In Interior Design, positive space is the space taken by your furniture and decor, on the floor or on your walls. Negative space, conversely, is the empty space around and in between those pieces of furnishing. And the word “empty” is important: we didn’t say invisible! And because it is not invisible, it has, like everything else in your home, a big impact on how you feel in your living room or bedroom and how you experience them. So here’s what you need to know about negative space and how to make the best of it!
1 - Why it matters
I think we can all agree on one thing: your home should be comfortable, right? But how do you define and recognize a comfortable space? Is it just about how plush your sofa is? Not just! It’s also about how comfortable you feel when you are moving around or through the room. So no matter how fluffy your cushions are, your room should also feel comfortable when you’re not sitting down. And this is where negative space comes in. Do the exercise and sit in your sofa for a minute but close your eyes. Does it feel nice? Probably! Now open your eyes. Do you feel as relaxed? Well chances are, if you have lots of things on the walls and lots of decorative pieces on the furniture, it won’t feel quite as peaceful. By giving your brain lots of things to look at, you get it to work which goes against any feeling of relaxation!
2 - How it really works
When you put up a new print on your wall, your brain doesn’t just register “new print on wall”: it analyses it like there’s no tomorrow! Is it rectangular, is it framed, in what material, is it a painting, is it a photography, what are the main colours, is it abstract, do I like it? And it won’t just do that the first time, it will constantly verify that information and add to it whenever you look at the wall. Now that doesn’t sound very relaxing! Negative spaces create a break for your brain. Like a comma or a full stop in a sentence. The opportunity to just stop and enjoy the moment! As a result your room will feel more balanced.
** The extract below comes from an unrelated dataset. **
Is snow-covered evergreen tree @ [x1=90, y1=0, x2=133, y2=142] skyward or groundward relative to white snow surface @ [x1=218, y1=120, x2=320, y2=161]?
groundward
3 - How to take advantage of it
Because your empty space has a shape, you have a good opportunity to change how your room feels. Let’s say you just bought a corner sofa. Visually it’s made up of two rectangles but it also created a negative space in the shape of a triangle in front of it. Now two rectangles and a triangle feel very angular and a little rigid so without knowing it, you just made your space less comfortable. But place a round coffee table overlapping that empty triangle and the negative space is now much softer, hence giving a more relaxed feeling to your room! So have a look at the floor plan of your rooms and clearly draw what the negative spaces look like, you might learn something!
4 – How to implement it
On top of being careful with the way you place your furniture, it’s also about becoming a curator. That means being more selective with what you put up on your walls, on your sofa, on your shelves and consoles. One big piece of art on a wall for example will create a simple negative space around it, easier to process than that created by lots of pictures. Buy less, but buy better! It’s not necessarily about being minimalist but let’s just say this: we have not yet seen an Interior Designer create a very cluttered room! They know their negative space!